Data for this task:
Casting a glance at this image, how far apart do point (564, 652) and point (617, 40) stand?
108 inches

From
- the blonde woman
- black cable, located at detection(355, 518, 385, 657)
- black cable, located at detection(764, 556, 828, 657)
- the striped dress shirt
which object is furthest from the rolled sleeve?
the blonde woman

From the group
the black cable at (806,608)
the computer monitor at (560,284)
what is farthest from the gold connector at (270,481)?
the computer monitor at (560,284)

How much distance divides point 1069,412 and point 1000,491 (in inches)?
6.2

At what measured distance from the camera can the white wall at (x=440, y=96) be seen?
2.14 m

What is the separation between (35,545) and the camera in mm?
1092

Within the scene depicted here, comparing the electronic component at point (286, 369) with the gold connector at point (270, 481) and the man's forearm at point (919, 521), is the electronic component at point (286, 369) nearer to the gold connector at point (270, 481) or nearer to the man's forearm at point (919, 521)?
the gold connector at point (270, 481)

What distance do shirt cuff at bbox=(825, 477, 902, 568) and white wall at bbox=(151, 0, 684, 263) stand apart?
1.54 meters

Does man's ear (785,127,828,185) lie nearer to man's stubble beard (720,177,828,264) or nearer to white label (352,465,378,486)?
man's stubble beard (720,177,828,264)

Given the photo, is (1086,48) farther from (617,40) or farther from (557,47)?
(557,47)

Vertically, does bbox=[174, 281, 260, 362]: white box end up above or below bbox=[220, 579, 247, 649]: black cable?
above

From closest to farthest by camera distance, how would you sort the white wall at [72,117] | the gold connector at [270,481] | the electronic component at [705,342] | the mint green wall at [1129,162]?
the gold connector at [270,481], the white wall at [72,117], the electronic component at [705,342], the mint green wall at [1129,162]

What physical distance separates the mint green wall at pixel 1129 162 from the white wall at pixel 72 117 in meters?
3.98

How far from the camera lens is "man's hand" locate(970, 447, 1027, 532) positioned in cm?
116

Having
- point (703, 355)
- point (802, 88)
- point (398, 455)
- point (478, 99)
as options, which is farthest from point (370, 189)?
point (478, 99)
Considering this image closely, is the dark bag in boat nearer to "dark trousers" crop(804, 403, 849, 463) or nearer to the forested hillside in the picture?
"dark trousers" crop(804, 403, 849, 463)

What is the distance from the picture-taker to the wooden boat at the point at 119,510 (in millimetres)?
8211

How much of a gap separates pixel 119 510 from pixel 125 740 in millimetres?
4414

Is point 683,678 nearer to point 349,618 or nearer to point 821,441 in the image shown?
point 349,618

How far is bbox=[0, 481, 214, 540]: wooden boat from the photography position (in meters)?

Given problem:
Reproduce all of the data above verbatim, with every character, line break, and blank line unchanged.

The answer:
Casting a glance at this image, how far apart do point (564, 652) and point (617, 40) stand?
108 inches

From
- the blonde woman
- black cable, located at detection(355, 518, 385, 657)
- black cable, located at detection(764, 556, 828, 657)
- the striped dress shirt
which object is furthest from the rolled sleeve?
the blonde woman

From the group
the black cable at (806,608)
the computer monitor at (560,284)
what is farthest from the gold connector at (270,481)?
the computer monitor at (560,284)

How much distance divides point 1069,412 and point 1000,491 (in inches)?
6.2

At what measured distance from the camera can the white wall at (x=440, y=96) be seen?
2.14 m

What is the separation between (35,545) and the camera in mm?
1092

Within the scene depicted here, comparing the electronic component at point (286, 369) with the gold connector at point (270, 481) and the man's forearm at point (919, 521), is the electronic component at point (286, 369) nearer to the gold connector at point (270, 481) or nearer to the man's forearm at point (919, 521)?
the gold connector at point (270, 481)

What distance do shirt cuff at bbox=(825, 477, 902, 568) and white wall at bbox=(151, 0, 684, 263) stand apart?
1.54 meters

Does man's ear (785,127,828,185) lie nearer to man's stubble beard (720,177,828,264) or nearer to white label (352,465,378,486)?
man's stubble beard (720,177,828,264)

Given the photo, is (1086,48) farther from (617,40) or farther from (557,47)?
(557,47)

Vertically, does bbox=[174, 281, 260, 362]: white box end up above or below bbox=[220, 579, 247, 649]: black cable?
above

From closest to farthest by camera distance, how would you sort the white wall at [72,117] | the gold connector at [270,481] | the electronic component at [705,342] | the mint green wall at [1129,162]?
the gold connector at [270,481], the white wall at [72,117], the electronic component at [705,342], the mint green wall at [1129,162]

What physical distance separates the mint green wall at pixel 1129 162 from the white wall at pixel 72 117 in meters?
3.98

How far from the camera lens is "man's hand" locate(970, 447, 1027, 532) positioned in cm?
116

Having
- point (703, 355)
- point (802, 88)
- point (398, 455)
- point (478, 99)
as options, which is farthest from point (370, 189)?
point (478, 99)
Considering this image closely, is the dark bag in boat nearer to "dark trousers" crop(804, 403, 849, 463) or nearer to the forested hillside in the picture?
"dark trousers" crop(804, 403, 849, 463)

What is the distance from the picture-taker to the wooden boat at the point at 119,510 (in millimetres)?
8211

How much of a gap separates pixel 119 510 from pixel 125 740 in millimetres?
4414

Is point 683,678 nearer to point 349,618 or nearer to point 821,441 in the image shown?
point 349,618

How far is bbox=[0, 481, 214, 540]: wooden boat from the photography position (in meters)?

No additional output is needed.